Many previous studies have analyzed methylation profiles in blood samples with the goal of identifying epigenetic differences between individuals with schizophrenia, the researchers explained.
“Our study is innovative in various ways,” said first author Dr. Chathura J. Gunasekara, computer scientist in the Waterland lab.
“We focused on CoRSIVs and also applied for the first time the SPLS-DA machine learning algorithm to analyze DNA methylation. As a scientist interested in applying machine learning to medicine, our findings are very exciting. They not only suggest the possibility of predicting risk of schizophrenia early in life, but also outline a new approach that may be applicable to other diseases.”
The current study also is innovative because it considered major potential confounding factors other studies did not take into account. For instance, methylation patterns in blood can be affected by factors such as smoking and taking antipsychotic medications, both of which are common in schizophrenia patients.
“Here, we took various approaches to evaluate whether the methylation patterns we detected at CoRSIVs were affected by medication use and smoking. We were able to rule that out,” Waterland said. “This, together with the fact that DNA methylation at CoRSIVs is established very early in life, indicates that the epigenetic differences we identified between schizophrenia patients and healthy individuals were there before the disease was diagnosed, suggesting they may contribute to the condition.”
Using this novel approach, the researchers were able to achieve much stronger epigenetic signals associated with schizophrenia than has ever been done before, said the team.
“We consider our study a proof of principle that focusing on CoRSIVs makes epigenetic epidemiology possible,” Waterland said.
The following authors also contributed to this work: Eilis Hannon and Jonathan Mill at University of Exeter Medical School, Harry MacKay and Cristian Coarfa at Baylor College of Medicine, Andrew McQuillin at University College London and David St. Clair at University of Aberdeen.
Funding: This work was supported by NIH/NIDDK (grant number 1R01DK111522), the Cancer Prevention and Research Institute of Texas (grant number RP170295) and USDA/ARS (CRIS 3092-5-001-059).

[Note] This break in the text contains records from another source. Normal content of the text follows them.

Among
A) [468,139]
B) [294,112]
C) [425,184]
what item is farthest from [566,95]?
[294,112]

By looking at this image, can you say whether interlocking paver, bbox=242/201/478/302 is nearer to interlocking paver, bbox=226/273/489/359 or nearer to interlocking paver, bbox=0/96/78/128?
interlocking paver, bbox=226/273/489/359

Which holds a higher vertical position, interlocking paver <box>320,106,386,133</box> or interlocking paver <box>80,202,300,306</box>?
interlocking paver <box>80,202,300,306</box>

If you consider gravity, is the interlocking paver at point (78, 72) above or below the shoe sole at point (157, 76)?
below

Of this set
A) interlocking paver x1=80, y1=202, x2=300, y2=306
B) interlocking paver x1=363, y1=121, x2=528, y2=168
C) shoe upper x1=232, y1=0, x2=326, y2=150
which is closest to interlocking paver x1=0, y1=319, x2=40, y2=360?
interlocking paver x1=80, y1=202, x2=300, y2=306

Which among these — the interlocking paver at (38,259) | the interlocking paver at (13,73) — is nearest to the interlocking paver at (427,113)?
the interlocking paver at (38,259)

About this machine learning and schizophrenia research news
A machine learning case–control classifier for schizophrenia based on DNA methylation in blood
Epigenetic dysregulation is thought to contribute to the etiology of schizophrenia (SZ), but the cell type-specificity of DNA methylation makes population-based epigenetic studies of SZ challenging. To train an SZ case–control classifier based on DNA methylation in blood, therefore, we focused on human genomic regions of systemic interindividual epigenetic variation (CoRSIVs), a subset of which are represented on the Illumina Human Methylation 450K (HM450) array.

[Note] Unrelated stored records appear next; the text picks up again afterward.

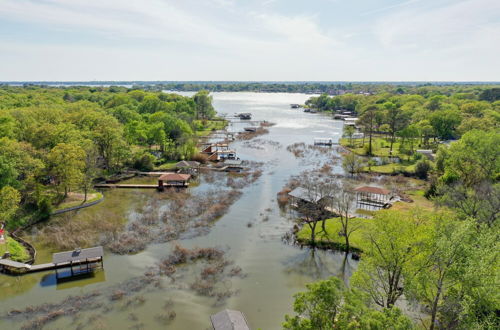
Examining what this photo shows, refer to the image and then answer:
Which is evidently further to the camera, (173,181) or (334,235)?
(173,181)

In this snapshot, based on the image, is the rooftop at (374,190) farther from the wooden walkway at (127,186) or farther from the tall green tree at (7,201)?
the tall green tree at (7,201)

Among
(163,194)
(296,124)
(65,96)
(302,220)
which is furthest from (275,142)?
(65,96)

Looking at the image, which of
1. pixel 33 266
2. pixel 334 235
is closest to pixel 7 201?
pixel 33 266

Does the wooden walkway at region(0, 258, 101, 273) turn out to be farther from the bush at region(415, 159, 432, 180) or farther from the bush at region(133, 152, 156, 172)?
the bush at region(415, 159, 432, 180)

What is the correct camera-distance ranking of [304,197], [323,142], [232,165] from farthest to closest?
[323,142], [232,165], [304,197]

HM450 DNA methylation data on whole blood of 414 SZ cases and 433 non-psychiatric controls were used as training data for a classification algorithm with built-in feature selection, sparse partial least squares discriminate analysis (SPLS-DA); application of SPLS-DA to HM450 data has not been previously reported.
Using the first two SPLS-DA dimensions we calculated a “risk distance” to identify individuals with the highest probability of SZ. The model was then evaluated on an independent HM450 data set on 353 SZ cases and 322 non-psychiatric controls.
Our CoRSIV-based model classified 303 individuals as cases with a positive predictive value (PPV) of 80%, far surpassing the performance of a model based on polygenic risk score (PRS). Importantly, risk distance (based on CoRSIV methylation) was not associated with medication use, arguing against reverse causality.
Risk distance and PRS were positively correlated (Pearson r = 0.28, P = 1.28 × 10−12), and mediational analysis suggested that genetic effects on SZ are partially mediated by altered methylation at CoRSIVs.
Our results indicate two innate dimensions of SZ risk: one based on genetic, and the other on systemic epigenetic variants.